1998 a marqué le 125ème anniversaire de la GRC. Certains d’entre nous ont eu la chance de participer aux activités qui ont été organisées pour marquer cette étape. En 2023, nous célébrerons le 150e anniversaire de la GRC. Nous serions négligents si nous ne saisissions pas cette occasion pour réfléchir au passé, pour mieux planifier l’avenir de notre police nationale. À quoi ressemblera la GRC lorsqu’elle célébrera ses 175e et 200e anniversaires ? Que voulons-nous qu’elle soit ?

Dans le sillage des récents événements tragiques survenus aux États-Unis et au Canada, il est opportun d’aborder certaines des questions qui affectent la viabilité de la GRC et d’identifier les leviers pour la transformer. Nous ne pouvons plus ignorer les conclusions et les recommandations des nombreux examens, enquêtes et poursuites judiciaires qui ont frappé la GRC ces dernières années, ainsi que les nombreuses plaintes déposées chaque année auprès de la Commission civile d’examen et d’instruction des plaintes[1].

La GRC peut-elle continuer à offrir de la valeur au public canadien, en utilisant ses modèles actuels de gouvernance, de leadership et de maintien de l’ordre, le statu quo est-il toujours viable ? Il ne l’est pas. Les solutions d’aide aux bandes ne sont plus suffisantes, des changements structurels radicaux et des actions sont nécessaires de toute urgence.

Au fil des ans, les gouvernements successifs se sont empilés et ont transféré de nouvelles responsabilités à la GRC, sans les ressources nécessaires pour assumer des mandats élargis, parfois au détriment des fonctions essentielles. En conséquence, la GRC, dans sa forme actuelle, est peut-être devenue ingérable.

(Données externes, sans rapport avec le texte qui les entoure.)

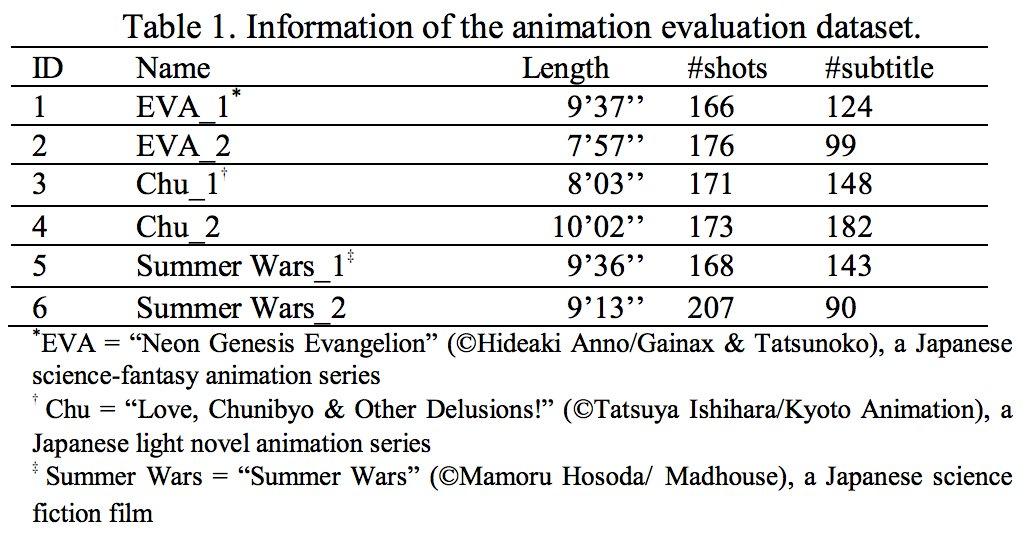 さらに、アニメ動画と字幕情報から自動的に漫画を生成するとかもやっているらしく、論文にEvangelionとか中二病でも恋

Les prestations de la GRC sont trop vastes, il faudrait la diviser en parties gérables et contrôlables, selon ses quatre secteurs d’activité (fédéral ; services internes ; services de police nationaux ; contrats), en l’ancrant autour d’un solide mandat fédéral et international, soutenu par ses services internes.

Par exemple, la GRC est actuellement responsable des services de police nationaux[2], l’un de ses quatre secteurs d’activité, qui comprennent le Collège canadien de police, les laboratoires de police scientifique, le Centre d’information de la police canadienne (CIPC), le programme canadien des armes à feu et la banque de données génétiques. Comme ces services sont offerts à toutes les forces de police du Canada, leur responsabilité devrait incomber au ministère de la Sécurité publique, en collaboration avec toutes les principales forces de police du Canada.

De même, la GRC devrait également revoir ses contrats de police, car les coûts réels ne sont pas représentatifs des services fournis, en raison, entre autres, du mélange des ressources municipales, provinciales et fédérales. Ces incohérences financières ont été clairement identifiées lors d’un examen effectué en 2017 par KPMG[3]. Le coût réel du maintien de l’ordre dans 150 municipalités, 8 provinces, 3 territoires et 184 communautés des premières nations est beaucoup plus élevé que ce qui a été et est rapporté et devrait nécessiter des contrôles et une surveillance beaucoup plus stricts et un modèle de gouvernance tout à fait différent.  

La restructuration indispensable de la GRC et l’examen critique de ses secteurs d’activité actuels pourraient lui donner la marge de manœuvre, le temps et les ressources nécessaires pour réfléchir à sa mission et à ses fonctions essentielles, pour revenir à ses solides racines historiques de police de proximité.   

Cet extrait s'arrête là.